**SOURCE TEXT:**
Thursday, 01 December 2022 | Ruchi Saini

GENDER STEREOTYPES MUST BE QUESTIONED

This is how incidents like Shraddha murder can be checked

Live-in relationships are a wrong practice. These are leading to crime. These ‘educated’ girls are paying for this. It should be completely banned—these were the thoughts of a Minister of State about the murder of 27-year-old Shraddha Walker.

Shraddha was allegedly strangled by her live-in partner Aftab Poonawala after a heated argument in their Delhi flat, who then chopped her body and kept it in the refrigerator. According to the Minister of Panchayati Raj, the murder is a part of “a well-planned conspiracy taking place in the country to target Hindu girls through love jihad. Lakhs of Shraddhas become victims.”

A ghastly case of violence against women has yet again been appropriated by right-wing and patriarchal apologists to further their parochial views around women, religion, and modernity. The aim is to send a clear message to the modern, independent, and educated Indian woman: “Transgress the codes of Hindu society, and risk becoming a victim of gender crime.” These codes include the importance of the heterosexual institution of marriage, and the prohibition of inter-religious marriage as a safeguard for women from violence.

Unsurprisingly, none of these claims stand their ground when verified. According to the latest round of the National Family Health Survey in India (NFHS 2019-21), approximately 30 per cent of married Indian women faced domestic and sexual violence, and no significant difference was observed in violence reported by Hindu and non-Hindu married women. Additionally, out of the respondents who reported experiencing physical abuse, the vast majority belonged to poor and uneducated backgrounds. Clearly, being married or less educated does not protect women from violent crimes in India, and neither does the perpetrators’ religious affiliation.

**TO-DO LIST:**
1 – In the article on gender stereotypes and the Shraddha murder, what share of married Indian women faced domestic and sexual violence, according to NFHS 2019-21?
2 – Carry on the article on gender stereotypes and the Shraddha murder, picking up after its final sentence.

A run of records:
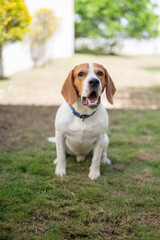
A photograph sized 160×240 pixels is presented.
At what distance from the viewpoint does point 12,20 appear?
911cm

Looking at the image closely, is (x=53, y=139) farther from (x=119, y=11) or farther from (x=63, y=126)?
(x=119, y=11)

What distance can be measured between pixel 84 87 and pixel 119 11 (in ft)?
77.2

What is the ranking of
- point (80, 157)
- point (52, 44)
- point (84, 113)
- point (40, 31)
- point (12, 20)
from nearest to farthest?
point (84, 113) → point (80, 157) → point (12, 20) → point (40, 31) → point (52, 44)

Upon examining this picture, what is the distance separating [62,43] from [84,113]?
14.9 meters

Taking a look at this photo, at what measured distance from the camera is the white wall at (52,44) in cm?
1075

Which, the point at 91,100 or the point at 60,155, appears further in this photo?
the point at 60,155

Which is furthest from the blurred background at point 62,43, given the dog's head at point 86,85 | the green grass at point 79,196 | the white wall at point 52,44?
the dog's head at point 86,85

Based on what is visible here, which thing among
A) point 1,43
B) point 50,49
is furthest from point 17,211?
point 50,49

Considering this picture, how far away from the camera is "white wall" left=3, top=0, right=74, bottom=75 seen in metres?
10.7

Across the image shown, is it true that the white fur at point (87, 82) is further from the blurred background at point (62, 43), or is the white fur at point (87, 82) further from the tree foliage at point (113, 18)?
the tree foliage at point (113, 18)

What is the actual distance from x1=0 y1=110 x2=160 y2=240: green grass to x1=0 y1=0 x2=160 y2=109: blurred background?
353cm

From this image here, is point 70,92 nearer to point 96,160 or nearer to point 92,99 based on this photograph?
point 92,99

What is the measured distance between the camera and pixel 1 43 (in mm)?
8969

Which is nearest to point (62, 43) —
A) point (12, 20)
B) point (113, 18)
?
point (12, 20)
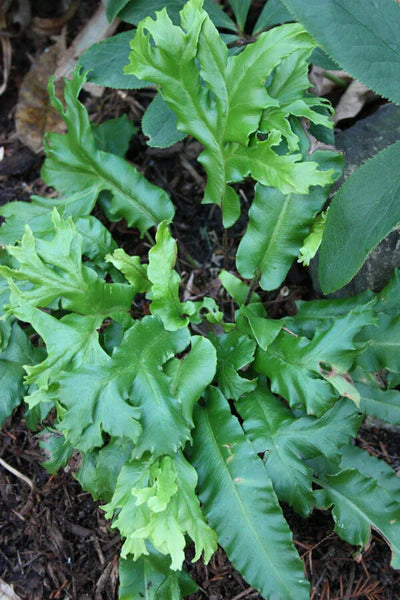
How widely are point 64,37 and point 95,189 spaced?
933 mm

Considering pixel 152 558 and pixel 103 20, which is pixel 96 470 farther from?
pixel 103 20

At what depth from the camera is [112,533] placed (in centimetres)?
194

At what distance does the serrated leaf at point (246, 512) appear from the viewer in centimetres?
155

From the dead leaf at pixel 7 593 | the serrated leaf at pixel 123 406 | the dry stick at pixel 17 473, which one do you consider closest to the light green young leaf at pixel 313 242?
the serrated leaf at pixel 123 406

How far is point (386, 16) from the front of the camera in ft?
4.59

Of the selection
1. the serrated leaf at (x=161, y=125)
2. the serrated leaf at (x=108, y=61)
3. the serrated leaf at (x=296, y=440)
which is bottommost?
the serrated leaf at (x=296, y=440)

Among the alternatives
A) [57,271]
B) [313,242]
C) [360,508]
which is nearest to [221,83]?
[313,242]

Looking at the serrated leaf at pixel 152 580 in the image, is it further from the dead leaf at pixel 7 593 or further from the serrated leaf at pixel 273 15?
the serrated leaf at pixel 273 15

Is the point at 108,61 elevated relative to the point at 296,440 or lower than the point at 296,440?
elevated

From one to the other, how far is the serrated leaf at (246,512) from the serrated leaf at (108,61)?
114cm

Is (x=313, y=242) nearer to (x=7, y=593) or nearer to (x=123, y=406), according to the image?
(x=123, y=406)

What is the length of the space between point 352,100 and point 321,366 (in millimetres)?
1134

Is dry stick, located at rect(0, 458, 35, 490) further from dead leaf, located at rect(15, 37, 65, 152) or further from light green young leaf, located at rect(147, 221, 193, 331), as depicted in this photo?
dead leaf, located at rect(15, 37, 65, 152)

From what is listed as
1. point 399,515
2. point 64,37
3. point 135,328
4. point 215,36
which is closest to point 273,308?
point 135,328
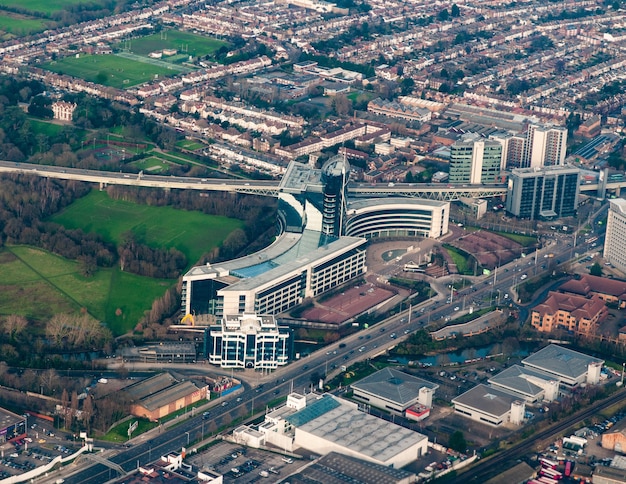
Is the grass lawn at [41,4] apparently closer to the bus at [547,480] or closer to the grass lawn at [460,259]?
the grass lawn at [460,259]

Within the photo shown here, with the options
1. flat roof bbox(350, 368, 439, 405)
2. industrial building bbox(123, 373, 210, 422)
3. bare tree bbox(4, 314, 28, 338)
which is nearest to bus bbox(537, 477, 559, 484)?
flat roof bbox(350, 368, 439, 405)

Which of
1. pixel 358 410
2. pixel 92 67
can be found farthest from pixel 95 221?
pixel 92 67

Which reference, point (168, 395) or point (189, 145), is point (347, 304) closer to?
point (168, 395)

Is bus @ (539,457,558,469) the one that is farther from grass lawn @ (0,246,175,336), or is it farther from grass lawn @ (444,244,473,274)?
grass lawn @ (0,246,175,336)

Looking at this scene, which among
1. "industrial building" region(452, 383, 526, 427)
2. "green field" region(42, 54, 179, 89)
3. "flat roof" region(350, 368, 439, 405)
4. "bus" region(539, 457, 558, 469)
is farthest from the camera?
"green field" region(42, 54, 179, 89)

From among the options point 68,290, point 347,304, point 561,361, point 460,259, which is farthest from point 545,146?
point 68,290

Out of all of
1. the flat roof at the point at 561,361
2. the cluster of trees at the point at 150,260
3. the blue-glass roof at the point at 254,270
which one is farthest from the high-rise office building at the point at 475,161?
the flat roof at the point at 561,361

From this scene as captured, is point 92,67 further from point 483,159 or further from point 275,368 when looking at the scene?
point 275,368
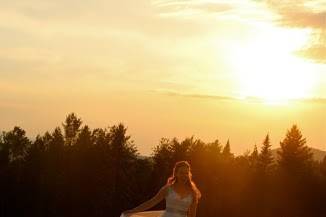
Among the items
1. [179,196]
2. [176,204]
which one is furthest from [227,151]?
A: [179,196]

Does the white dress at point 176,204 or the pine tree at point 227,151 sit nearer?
the white dress at point 176,204

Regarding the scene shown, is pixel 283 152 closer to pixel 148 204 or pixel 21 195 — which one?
pixel 21 195

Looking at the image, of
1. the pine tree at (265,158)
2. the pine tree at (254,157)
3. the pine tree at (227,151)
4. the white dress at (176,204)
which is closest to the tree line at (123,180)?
the pine tree at (227,151)

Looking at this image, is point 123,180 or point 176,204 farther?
point 123,180

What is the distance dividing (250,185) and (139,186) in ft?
59.5

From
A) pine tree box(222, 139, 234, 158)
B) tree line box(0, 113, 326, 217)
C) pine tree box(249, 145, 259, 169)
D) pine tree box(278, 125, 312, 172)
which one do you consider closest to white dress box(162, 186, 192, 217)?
tree line box(0, 113, 326, 217)

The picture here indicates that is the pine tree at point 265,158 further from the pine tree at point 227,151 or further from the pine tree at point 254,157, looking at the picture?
the pine tree at point 227,151

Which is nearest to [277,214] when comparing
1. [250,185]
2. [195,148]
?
[250,185]

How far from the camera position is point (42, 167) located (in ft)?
316

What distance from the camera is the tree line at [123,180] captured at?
91.3m

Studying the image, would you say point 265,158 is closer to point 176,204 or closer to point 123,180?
point 123,180

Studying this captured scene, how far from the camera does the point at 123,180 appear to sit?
95.9m

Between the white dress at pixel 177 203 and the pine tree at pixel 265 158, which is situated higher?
the pine tree at pixel 265 158

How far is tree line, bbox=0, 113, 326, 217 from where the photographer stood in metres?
91.3
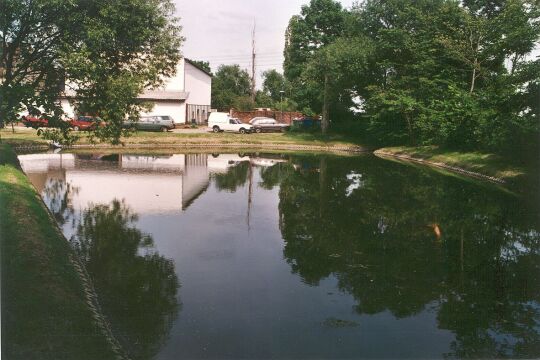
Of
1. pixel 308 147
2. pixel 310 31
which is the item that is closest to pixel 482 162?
pixel 308 147

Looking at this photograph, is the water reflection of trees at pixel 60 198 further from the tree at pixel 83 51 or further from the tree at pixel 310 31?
the tree at pixel 310 31

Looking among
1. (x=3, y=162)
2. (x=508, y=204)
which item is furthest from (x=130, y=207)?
(x=508, y=204)

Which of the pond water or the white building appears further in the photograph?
the white building

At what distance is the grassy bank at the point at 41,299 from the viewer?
6461 mm

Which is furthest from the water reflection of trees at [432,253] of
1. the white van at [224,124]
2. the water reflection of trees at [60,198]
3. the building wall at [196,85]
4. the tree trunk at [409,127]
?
the building wall at [196,85]

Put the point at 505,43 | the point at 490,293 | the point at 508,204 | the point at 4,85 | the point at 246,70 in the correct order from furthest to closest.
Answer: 1. the point at 246,70
2. the point at 505,43
3. the point at 508,204
4. the point at 4,85
5. the point at 490,293

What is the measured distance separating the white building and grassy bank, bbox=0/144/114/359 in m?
48.3

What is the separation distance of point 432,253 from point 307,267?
11.8 ft

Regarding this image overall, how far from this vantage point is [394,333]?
833 cm

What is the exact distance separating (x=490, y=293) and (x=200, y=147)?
40488mm

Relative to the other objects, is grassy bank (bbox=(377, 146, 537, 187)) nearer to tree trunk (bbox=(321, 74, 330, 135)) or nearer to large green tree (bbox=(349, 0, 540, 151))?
large green tree (bbox=(349, 0, 540, 151))

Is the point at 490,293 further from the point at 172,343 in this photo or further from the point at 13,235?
the point at 13,235

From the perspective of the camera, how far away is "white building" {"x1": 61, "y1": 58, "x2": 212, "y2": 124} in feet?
199

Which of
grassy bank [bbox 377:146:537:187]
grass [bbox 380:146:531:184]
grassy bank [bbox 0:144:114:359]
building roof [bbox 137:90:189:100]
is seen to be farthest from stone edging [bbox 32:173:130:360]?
building roof [bbox 137:90:189:100]
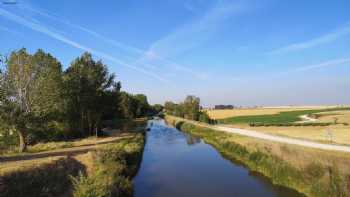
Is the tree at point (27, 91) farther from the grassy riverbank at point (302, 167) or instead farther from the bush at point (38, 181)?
the grassy riverbank at point (302, 167)

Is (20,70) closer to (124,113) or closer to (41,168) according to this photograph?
(41,168)

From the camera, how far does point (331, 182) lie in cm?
1622

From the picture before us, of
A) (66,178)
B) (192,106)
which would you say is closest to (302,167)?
(66,178)

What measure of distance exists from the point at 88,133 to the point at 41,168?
3408 cm

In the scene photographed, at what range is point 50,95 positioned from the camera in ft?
107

**RESPONSES TO THE EXERCISE:**
1 – Approximately 30 percent of married Indian women.

2 –
Instead of asking what could Shraddha have done to prevent her murder, we need to ask what is it that empowered Aftab to gruesomely murder a woman who left her family for him. Also, what is it that disempowered Shraddha, despite her independence and education, to suffer the abuse inflicted by Aftab before her murder?

Answers may rectify existing gendered and sexist social structures that facilitate such abuse. It is not the female victim’s lifestyle choices, but rather the norms, beliefs, and motivations of the male perpetrator that are the source of gender violence. Society is quick to assign blame to victims – on clothes, marital status, or religious affiliation. For those wondering why Shraddha did not lean on personal and professional networks to escape the abusive relationship, I suggest that they take a cursory look at the Islamophobia, victim-blaming, and slut-shaming unleashed on social and print media post her murder.

In my current research study with female students at a public university in India, many shared how the personal and professional support systems available to victim-survivors of gender violence are plagued with rampant sexism, misogyny, and prejudice.

Rage should not exclusively be for fatal victims of gender violence, or those with visible marks of physical assaults, but also for the wife who endures verbal abuse from her husband to keep the family together, the daughter-in-law who endures economic deprivation because of social conditioning, and the trans friend disowned by their family because of the prioritization of social mores over the child’s happiness.

What aspects of a heteronormative and patriarchal society help sustain these horrific acts? The extent of our complicity in sustaining psychological or verbal violence in our families, workplaces, or interpersonal relationships be also questioned. That can help build a truly egalitarian nation to allow a safe space for women and gender minorities to thrive, prosper, and contribute to national success.

(The author is a research scholar at the University of Maryland, College Park)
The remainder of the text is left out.